--- BEGIN ---

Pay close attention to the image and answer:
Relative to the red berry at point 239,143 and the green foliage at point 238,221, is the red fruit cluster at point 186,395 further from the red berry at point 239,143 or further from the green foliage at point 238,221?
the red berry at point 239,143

--- END ---
--- BEGIN ---

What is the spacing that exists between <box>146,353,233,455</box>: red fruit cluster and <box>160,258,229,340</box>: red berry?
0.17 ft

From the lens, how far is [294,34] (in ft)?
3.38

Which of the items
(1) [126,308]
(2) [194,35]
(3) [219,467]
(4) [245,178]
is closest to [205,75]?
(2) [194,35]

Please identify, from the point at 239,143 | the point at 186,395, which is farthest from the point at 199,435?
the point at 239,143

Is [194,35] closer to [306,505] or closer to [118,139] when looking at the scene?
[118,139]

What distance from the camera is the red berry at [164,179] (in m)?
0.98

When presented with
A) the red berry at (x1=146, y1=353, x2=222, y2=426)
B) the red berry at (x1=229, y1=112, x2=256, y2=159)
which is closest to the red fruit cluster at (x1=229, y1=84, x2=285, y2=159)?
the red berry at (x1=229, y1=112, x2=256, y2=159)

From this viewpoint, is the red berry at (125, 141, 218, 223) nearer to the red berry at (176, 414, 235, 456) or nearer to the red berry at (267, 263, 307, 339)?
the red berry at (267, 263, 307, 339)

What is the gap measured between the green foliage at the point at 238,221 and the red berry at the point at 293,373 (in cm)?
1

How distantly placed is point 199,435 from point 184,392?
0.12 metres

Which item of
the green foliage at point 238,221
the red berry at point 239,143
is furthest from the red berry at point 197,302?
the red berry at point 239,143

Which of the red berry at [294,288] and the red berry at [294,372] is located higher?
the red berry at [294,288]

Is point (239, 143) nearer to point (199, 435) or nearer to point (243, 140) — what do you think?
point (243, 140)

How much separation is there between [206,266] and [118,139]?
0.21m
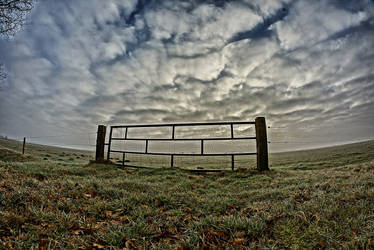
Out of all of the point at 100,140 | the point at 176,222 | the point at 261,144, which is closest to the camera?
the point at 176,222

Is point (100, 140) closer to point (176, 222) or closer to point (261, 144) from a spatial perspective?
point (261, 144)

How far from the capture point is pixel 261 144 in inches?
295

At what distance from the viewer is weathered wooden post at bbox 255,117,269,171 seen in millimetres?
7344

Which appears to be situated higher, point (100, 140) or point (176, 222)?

--- END ---

What is being asked: Print the listing again word for word, from the line containing "From this viewpoint, is" through the line containing "0.12 metres", both included.

The reply:
From this viewpoint, is the red berry at (125, 141, 218, 223) nearer to the red berry at (176, 414, 235, 456) or nearer to the red berry at (267, 263, 307, 339)?
the red berry at (267, 263, 307, 339)

What is the gap measured between the green foliage at the point at 238,221 and the red berry at the point at 293,373 (in cm)?
1

How distantly placed is point 199,435 from point 184,392?
0.12 metres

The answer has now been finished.